0

I'm having a bit of an issue with transitions within a Markov chain when the conditional probabilities that describe the transitions have more than one significant digit. For example, if the conditional probabilities are:

eps_a <- 0.3 #    Pr(a leaves)
eps_b <- 0.4 #    Pr(b leaves)
gam_c <- 0.2 #    Pr(c arrives)
eps_b_a <- 0.4 #  Pr(b leaves | a)
gam_c_a <- 0.9 #  Pr(c arrives | a)
eps_a_b <- 0.2 #  Pr(a leaves | b)
gam_c_b <- 0.9 #  Pr(c arrives | b)
gam_c_ab <- 0.7 # Pr(c arrives | ab)

And the transitions between 8 different states are:

tm <- rep(0,8)
# Assuming AB was state in last time step
tm[1] <- eps_a * eps_b * (1 - gam_c) #----------------------|U
tm[2] <- (1 - eps_a) * eps_b_a * (1 - gam_c_a) #------------|A
tm[3] <- eps_a_b * (1 - eps_b) * (1 - gam_c_b) #------------|B
tm[4] <- eps_a * eps_b * gam_c #----------------------------|C
tm[5] <- (1 - eps_a_b) * (1 - eps_b_a) * (1 - gam_c_ab) #---|AB
tm[6] <- (1 - eps_a) * eps_b_a * gam_c_a #------------------|AC
tm[7] <- eps_a_b * (1 - eps_b) * gam_c_b #------------------|BC
tm[8] <- (1 - eps_a_b) * (1 - eps_b_a) * gam_c_ab #---------|ABC

Then tm sums to 1.

sum(tm)
[1] 1

However, if the conditional probabilities have more significant digits (even 1 more), then the transition probabilities no longer sum to 1.

eps_a <-     0.3216542
eps_b <-     0.4123442
gam_c <-     0.2145621
eps_b_a <-   0.4231564
gam_c_a <-   0.9943285
eps_a_b <-   0.2321542
gam_c_b <-   0.9978964
gam_c_ab <-  0.7777662

When using these conditional probabilities the transitions in tm now sum to 0.9990323. Using other numbers I've seen it range between 0.97 and 1.08. I thought at that it could be an underflow issue, but summing the logs of these probabilities does not fix this either.
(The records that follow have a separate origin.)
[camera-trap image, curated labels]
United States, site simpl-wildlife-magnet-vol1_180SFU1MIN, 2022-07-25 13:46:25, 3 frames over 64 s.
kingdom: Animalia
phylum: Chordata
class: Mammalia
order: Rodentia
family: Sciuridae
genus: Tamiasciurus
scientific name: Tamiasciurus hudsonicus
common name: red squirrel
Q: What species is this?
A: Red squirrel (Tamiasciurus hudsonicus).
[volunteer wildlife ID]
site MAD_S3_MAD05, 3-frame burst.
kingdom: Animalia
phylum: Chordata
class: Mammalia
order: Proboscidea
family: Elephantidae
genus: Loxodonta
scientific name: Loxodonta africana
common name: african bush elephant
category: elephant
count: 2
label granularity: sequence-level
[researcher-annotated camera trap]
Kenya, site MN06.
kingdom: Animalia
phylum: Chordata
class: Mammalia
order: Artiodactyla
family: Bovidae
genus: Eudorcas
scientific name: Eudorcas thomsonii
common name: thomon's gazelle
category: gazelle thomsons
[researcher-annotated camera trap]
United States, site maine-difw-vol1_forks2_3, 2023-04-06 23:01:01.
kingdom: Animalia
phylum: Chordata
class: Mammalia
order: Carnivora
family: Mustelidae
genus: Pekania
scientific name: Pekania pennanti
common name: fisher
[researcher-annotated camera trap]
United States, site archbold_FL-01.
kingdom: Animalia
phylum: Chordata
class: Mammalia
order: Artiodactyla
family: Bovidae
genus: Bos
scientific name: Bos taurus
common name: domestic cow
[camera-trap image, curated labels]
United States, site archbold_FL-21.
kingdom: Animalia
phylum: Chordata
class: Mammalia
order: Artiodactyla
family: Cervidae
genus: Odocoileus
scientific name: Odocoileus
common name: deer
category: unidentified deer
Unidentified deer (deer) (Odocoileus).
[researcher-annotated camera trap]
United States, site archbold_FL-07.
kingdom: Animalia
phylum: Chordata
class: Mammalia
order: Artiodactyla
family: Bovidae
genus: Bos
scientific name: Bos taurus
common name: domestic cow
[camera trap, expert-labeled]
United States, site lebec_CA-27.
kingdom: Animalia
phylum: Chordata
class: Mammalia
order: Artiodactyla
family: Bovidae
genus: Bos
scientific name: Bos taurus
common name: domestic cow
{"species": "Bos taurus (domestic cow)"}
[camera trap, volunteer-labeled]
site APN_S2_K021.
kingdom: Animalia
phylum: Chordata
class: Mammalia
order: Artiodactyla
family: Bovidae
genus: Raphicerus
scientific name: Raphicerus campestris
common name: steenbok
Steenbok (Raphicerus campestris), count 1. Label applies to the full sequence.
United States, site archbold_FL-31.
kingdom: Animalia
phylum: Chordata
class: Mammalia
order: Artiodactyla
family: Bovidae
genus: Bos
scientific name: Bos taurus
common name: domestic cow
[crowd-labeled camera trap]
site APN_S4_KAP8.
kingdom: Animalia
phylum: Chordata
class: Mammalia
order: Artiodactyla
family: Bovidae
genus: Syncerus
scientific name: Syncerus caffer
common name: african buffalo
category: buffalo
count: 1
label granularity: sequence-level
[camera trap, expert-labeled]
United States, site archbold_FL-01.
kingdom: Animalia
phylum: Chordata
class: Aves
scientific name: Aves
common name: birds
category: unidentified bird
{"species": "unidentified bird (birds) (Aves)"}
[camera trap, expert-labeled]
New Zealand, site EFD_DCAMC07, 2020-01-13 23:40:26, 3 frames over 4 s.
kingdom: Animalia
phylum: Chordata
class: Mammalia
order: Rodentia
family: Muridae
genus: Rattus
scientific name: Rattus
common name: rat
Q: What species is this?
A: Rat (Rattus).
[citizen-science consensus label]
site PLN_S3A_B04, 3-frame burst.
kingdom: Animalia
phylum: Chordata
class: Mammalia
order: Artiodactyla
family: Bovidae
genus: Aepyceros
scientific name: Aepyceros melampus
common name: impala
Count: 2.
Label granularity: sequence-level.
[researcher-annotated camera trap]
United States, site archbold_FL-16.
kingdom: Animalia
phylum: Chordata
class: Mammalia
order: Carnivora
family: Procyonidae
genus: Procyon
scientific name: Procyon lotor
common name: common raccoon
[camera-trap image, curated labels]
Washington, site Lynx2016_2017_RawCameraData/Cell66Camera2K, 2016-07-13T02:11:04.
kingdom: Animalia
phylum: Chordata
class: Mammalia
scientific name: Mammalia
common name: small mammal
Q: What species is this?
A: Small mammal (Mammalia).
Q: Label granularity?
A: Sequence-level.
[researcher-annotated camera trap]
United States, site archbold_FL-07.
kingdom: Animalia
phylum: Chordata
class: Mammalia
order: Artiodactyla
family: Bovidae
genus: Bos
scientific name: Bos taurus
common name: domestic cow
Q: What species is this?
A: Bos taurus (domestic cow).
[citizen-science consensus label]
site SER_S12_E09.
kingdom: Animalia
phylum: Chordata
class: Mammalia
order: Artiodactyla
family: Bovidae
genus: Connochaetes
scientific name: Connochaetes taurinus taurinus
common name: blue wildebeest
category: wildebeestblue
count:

# Using the probabilities with more digits above.
tm_log <- rep(0,8)
tm_log[1] <- log(eps_a) + log(eps_b) + log((1 - gam_c)) #------------------|U
tm_log[2] <- log(1 - eps_a) + log(eps_b_a) + log(1 - gam_c_a) #------------|A
tm_log[3] <- log(eps_a_b) + log(1 - eps_b) + log(1 - gam_c_b) #------------|B
tm_log[4] <- log(eps_a) + log(eps_b) + log(gam_c) #------------------------|C
tm_log[5] <- log(1 - eps_a_b) + log(1 - eps_b_a) + log(1 - gam_c_ab) #-----|AB
tm_log[6] <- log(1 - eps_a) + log(eps_b_a) + log(gam_c_a) #----------------|AC
tm_log[7] <- log(eps_a_b) + log(1 - eps_b) + log(gam_c_b) #----------------|BC
tm_log[8] <- log(1 - eps_a_b) + log(1 - eps_b_a) + log(gam_c_ab) #---------|ABC
sum(exp(tm_log))
[1] 0.9990323

This leads me to believe that I have either coded up the transition probabilities incorrectly or there is some other issue that I do not know about. I could always calculate one of the transitions as 1 minus the sum of all the others, is that the only way around this?

mfidino
  • 3,030
  • 1
  • 9
  • 13
  • You have an error somewhere in the equations. The sum is equal to 1 only when `eps_b_a == eps_b` or `eps_a_b == eps_a`. – Marat Talipov May 04 '18 at 17:33
  • Interesting! I think the issue may be that I am using the conditional probabilities if the object from the previous time-step continues to be present in the current time-step. For example, AB to B does not condition on object B being present while it does condition on A. Instead, I should (in this example) always condition on AB (i.e., only use `eps_a_b`, `eps_b_a`, and `gam_c_ab`). – mfidino May 04 '18 at 18:16

0 Answers0